Già alla fine degli anni '50 del secolo appena passato, a metà di questo vicolo era la bottega di Fortunata Notini, donna minuta, dall'indole buona e gentile, capelli d'argento a corona di faccia rugata dove brillavano piccoli occhi ridenti. Era conosciuta da tutti quelli, salernitani e non, che nei giorni precedenti il Natale si recavano nella sua bottega in cerca di un pastore nuovo o di uno da sostituire sul presepe di casa. Donna Fortuna, così era conosciuta, per mestiere faceva la “pastorara”, era una di quegli artigiani facenti parte di una categoria ormai scomparsa.

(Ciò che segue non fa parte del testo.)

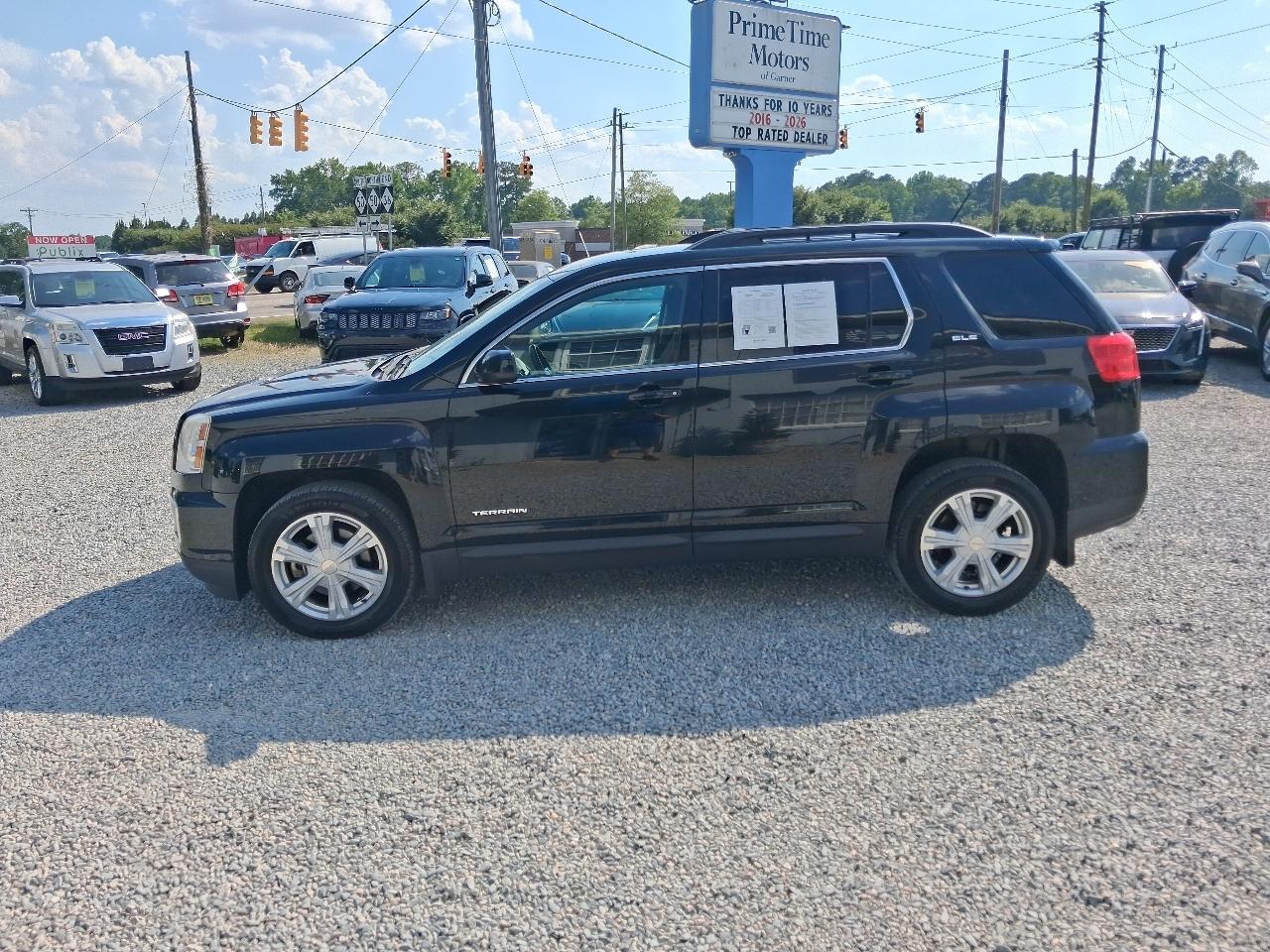 GMC Terrain AWD 4dr SLE w/SLE-2 2017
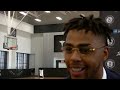 Allen Crabbe & D’Angelo Russell are Excited to Come to Brooklyn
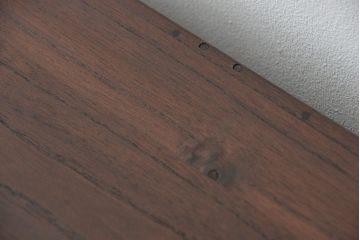 アンティーク家具　アンティーク　鉄脚付き　ローチェスト(ローボード)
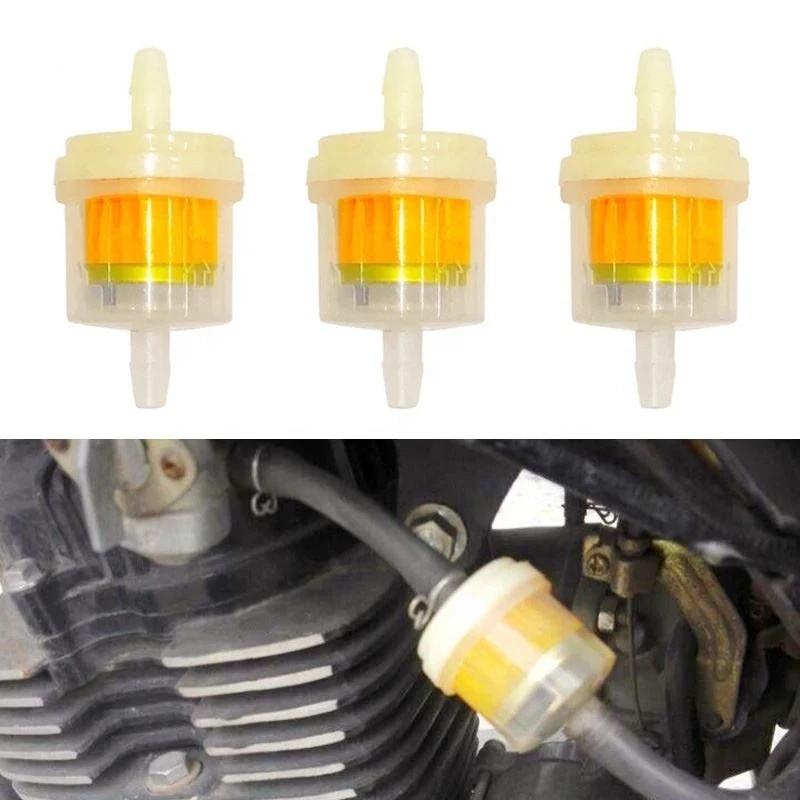 Популярный топливный фильтр для мотоцикла от производителя Универсальный Топливный мотоциклов аксессуары бензиновый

Con l'avvento della plastica, di pastori di creta, cotti in fornetti a volte improvvisati e decorati a freddo, di casette di cartone, come quelle che faceva a Vietri sul Mare Marietta Arcella, la mamma del maestro ceramista Andrea D'Arienzo, non se ne trovano più. Ed è proprio il caso di dar ragione al filosofo che diceva: panta rei! (tutto scorre).

Ma fin quando è stata in vita, la pastorara di Vicolo Giudaica non ha mai deluso i suoi clienti, affezionati o occasionali, che cercavano un pastore per il loro presepe di casa.

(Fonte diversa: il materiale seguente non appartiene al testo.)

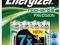 4 AKUMULATORKI ENERGIZER PRECISION AA R6 2400 mAh
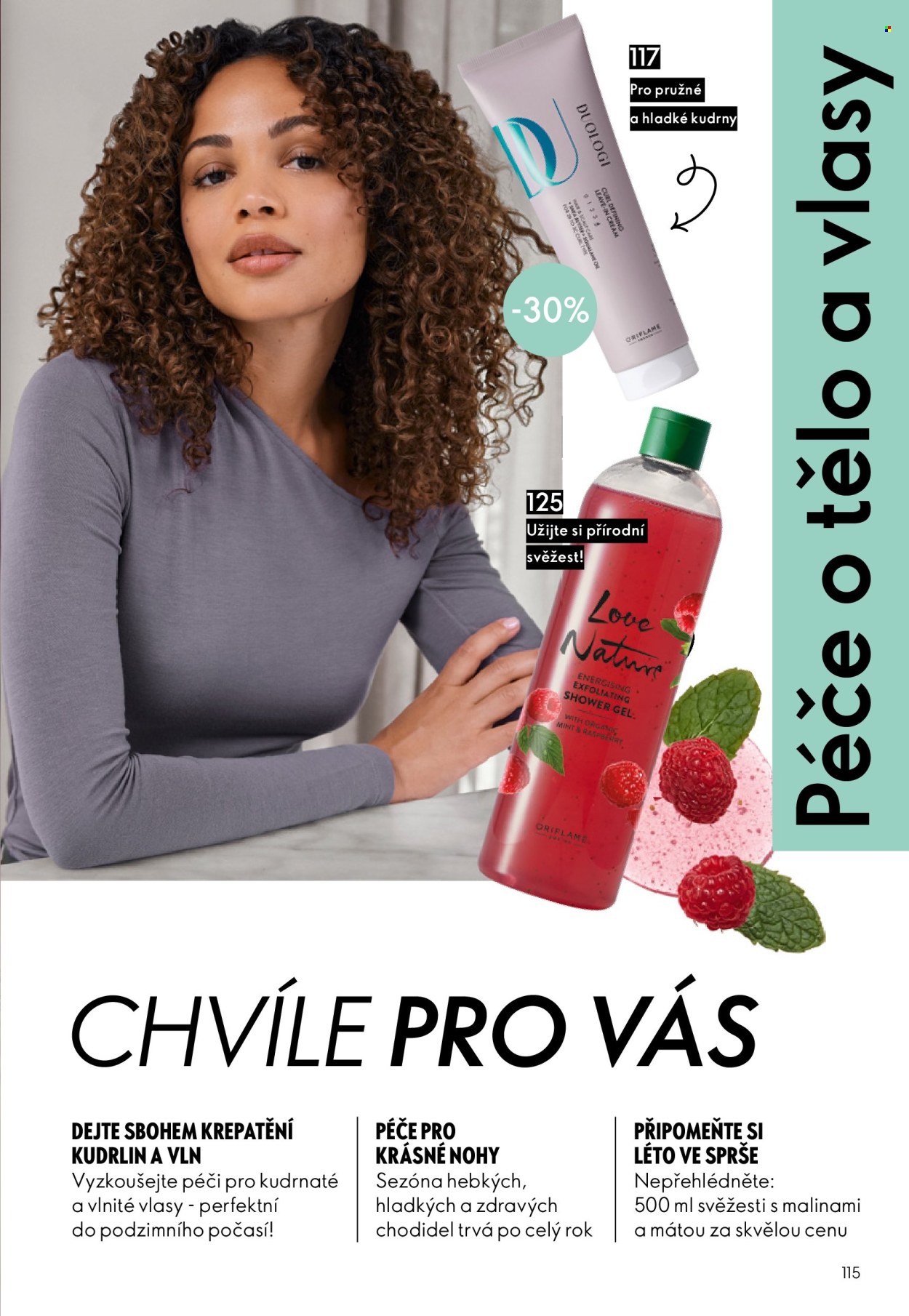 Leták ORIFLAME - 7.9.2025 - 30.9.2025. Strana 115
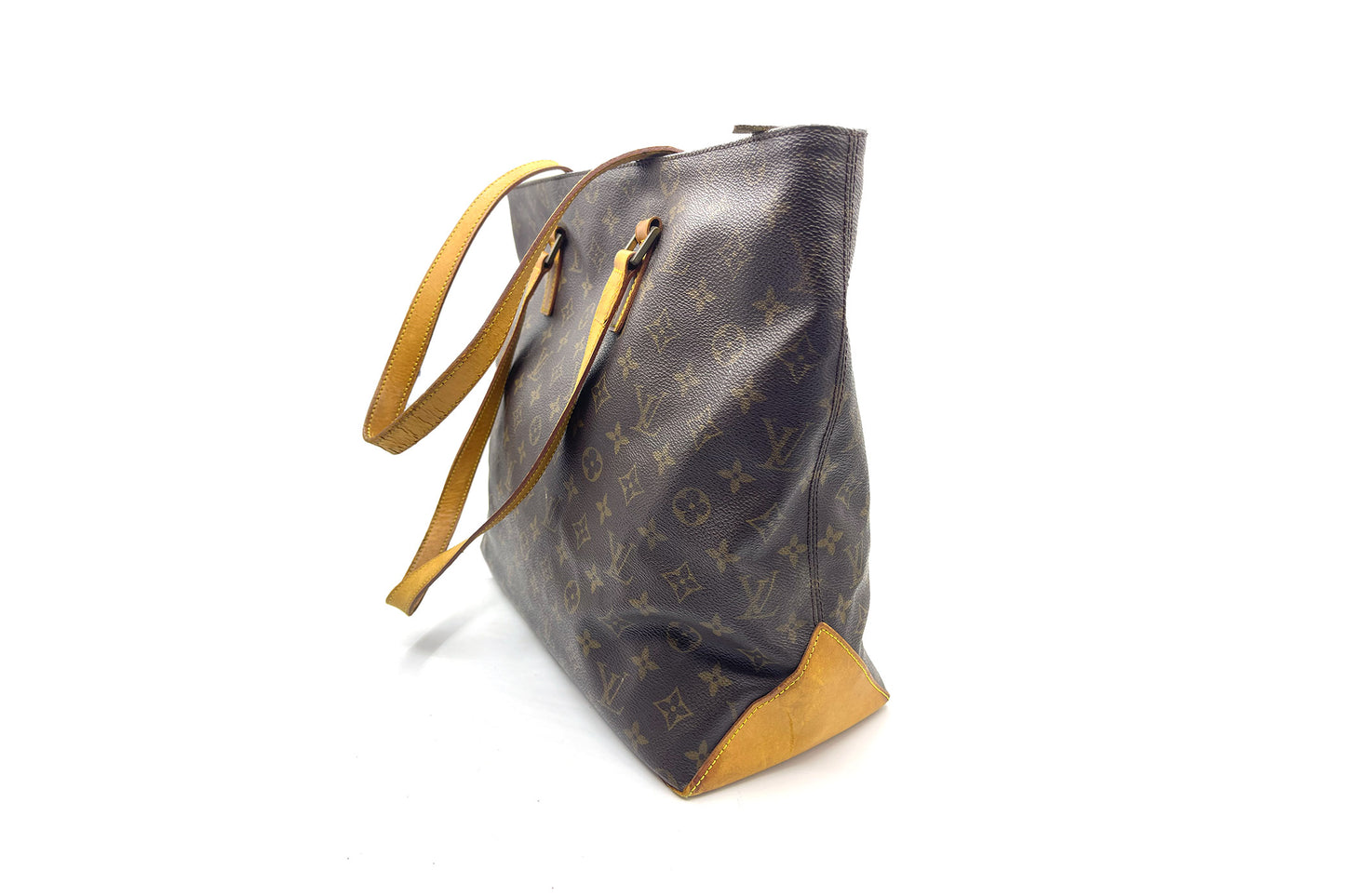 Louis Vuitton Monogram Cabas Mezzo Tote Bag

Per mesi Donna Fortuna, con le sue piccole ed agili mani, che col passare degli anni si raggrinzivano sempre più, prendeva la giusta quantità di creta e la pigiava negli stampi di varia grandezza per modellare le figurine da cuocere e poi decorare con colori a freddo, dando vita e respiro alle sue figurine per un presepe altrui. A noi piccoli sciocchi sembrarono così belli i pastori in plastica, con i loro colori brillanti di fronte a quelli con i colori a freddo, opachi! Li avremmo a lungo rimpianti, quei pastori di creta e ricercati con affannosa nostalgia tra gli antiquari o in qualche vecchia scatola di cartone dimenticata in qualche soffitta.

Chi entrava nella bottega di Donna Fortuna si trovava subito di fronte a scaffali di traballante legno, sui quali vi erano sistemati, con bell'ordine di genere, Madonna, San Giuseppe e Bambinello, Re Magi, Angeli con trombe, incensieri, cartigli osannanti a Dio nell'alto dei cieli e portando pace in terra agli uomini di buona volontà. E poi vi erano i pastori, quel popolo umile a cui il Salvatore si era mostrato quasi a testimonianza che fossero gli unici destinatari di un messaggio eterno. Non mancavano i truci soldati ammazzabambini di Re Erode, né i mori con i loro svariati strumenti a formare la banda musicale. E cosa dire, poi degli zampognari, dei vari Benino, dormiente in varie pose, e ancora di quella lunga schiera di pecore, cavalli, cammelli, galline ed altro mondo animale che corredava una scenografia fantasiosa, ma ricca di quella gioiosa serenità che solo Natale sa donare a grandi e piccini.

Il locale di Donna Fortuna era a piano terra, mentre una sgangherata scala in legno a fil di muro lesionato portava ad un piano superiore, dove, forse, la pastorara abitava. In un angolo donna Fortuna si era ritagliato una sorta di banchetto da lavoro, vicino alla porta era il fornetto per cuocere i pastori, circondato da mucchietti di cenere.

Una volta il forno scoppiò e dovettero intervenire i pompieri: un fumo nero da asfissiare; alla fine, però, gli avventori della bottega trovarono i pastori che loro servivano nelle scatole di cartone o nelle cassette di frutta dove Donna Fortuna metteva quelli in soprannumero di capienza degli scaffali. A fianco del banchetto erano pile di giornali con i quali incartava i pastori ai clienti: confezione alla buona, ma piena di gestualità antica che sapeva di rapporti umani. Appeso al soffitto e al centro dl locale era una sorta di lampadario perennemente dondolante per il vento e che creava strane ombre sulle pareti della bottega.